Source excerpt:
An adventurous spirit and no fear of trying something new have guided Sikelelwa Geya Mdingi’s career choices over the past 13 years.
She has worked in an array of media roles, starting at the SABC as intern on news and current affairs show Special Assignment. She spent four years with the public broadcaster, rising through the ranks to become a producer on the investigative show Cutting Edge. Mdingi then moved into TV production at Engage Entertainment, and learned a lot about content production, script writing, directing and dealing with, sometimes difficult, talent.
At 28 she joined the media department at Nelson Mandela University, teaching journalism and media modules. “I loved seeing students growing in the craft, it was highly rewarding,” she says. “I loved it when my students got that ‘aha’ moment when they realised they could actually be great journalists.” A number of students she taught are now rising stars in print and broadcast journalism, and many attribute their success to her dedicated mentorship.
To many people, Mdingi’s face is familiar from her four years with the broadcaster eNCA. “Every day you got a front row seat to witness the history of our country unfolding, but at the same time helping bring South Africans into the moment. Covering the Fees Must Fall protests and the Esidimeni tragedy remain experiences I’ll never forget,” she says.

Task instructions: Name every organization that the career profile above says Sikelelwa Geya Mdingi worked for.

Material:
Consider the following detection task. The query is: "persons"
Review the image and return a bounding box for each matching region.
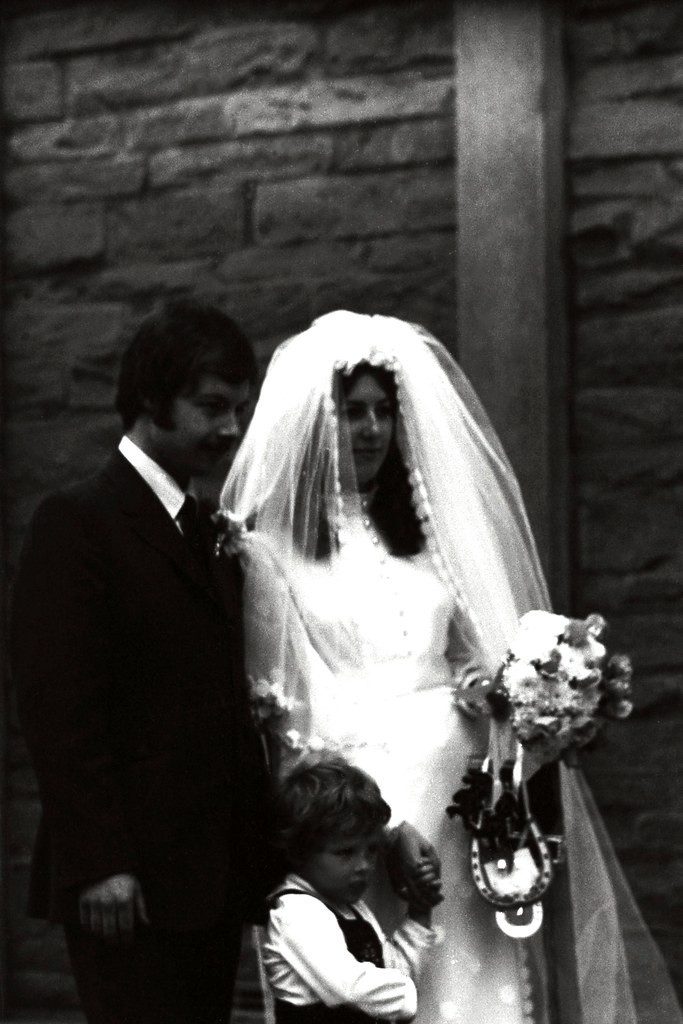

Task answer: SABC, Engage Entertainment, Nelson Mandela University, eNCA